-- START OF Extracted data --

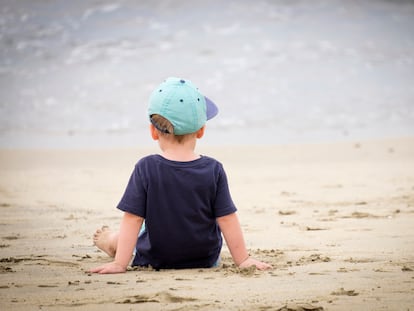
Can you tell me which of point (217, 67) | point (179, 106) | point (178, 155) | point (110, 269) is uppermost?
point (217, 67)

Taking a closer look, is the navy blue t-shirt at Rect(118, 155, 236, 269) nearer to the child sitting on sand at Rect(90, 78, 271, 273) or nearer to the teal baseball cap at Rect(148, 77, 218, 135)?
the child sitting on sand at Rect(90, 78, 271, 273)

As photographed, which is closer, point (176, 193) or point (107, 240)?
point (176, 193)

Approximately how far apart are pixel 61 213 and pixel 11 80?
8.77m

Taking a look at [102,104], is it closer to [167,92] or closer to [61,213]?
[61,213]

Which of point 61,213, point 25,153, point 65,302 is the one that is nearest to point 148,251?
point 65,302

-- END OF Extracted data --

_Set exercise_
Format the material as a Markdown table with the columns No. and Text, starting at the line that contains "Taking a closer" and running through the last line of the material. Give each line its own numbered row and skip blank lines.

_Exercise answer_
| No. | Text |
|---|---|
| 1 | Taking a closer look, is the navy blue t-shirt at Rect(118, 155, 236, 269) nearer to the child sitting on sand at Rect(90, 78, 271, 273) or nearer to the teal baseball cap at Rect(148, 77, 218, 135)? |
| 2 | the child sitting on sand at Rect(90, 78, 271, 273) |
| 3 | As photographed, which is closer, point (176, 193) or point (107, 240)? |
| 4 | point (176, 193) |
| 5 | Approximately how far apart are pixel 61 213 and pixel 11 80? |
| 6 | 8.77m |
| 7 | Taking a look at [102,104], is it closer to [167,92] or closer to [61,213]? |
| 8 | [61,213] |
| 9 | Which of point 61,213, point 25,153, point 65,302 is the one that is nearest to point 148,251? |
| 10 | point 65,302 |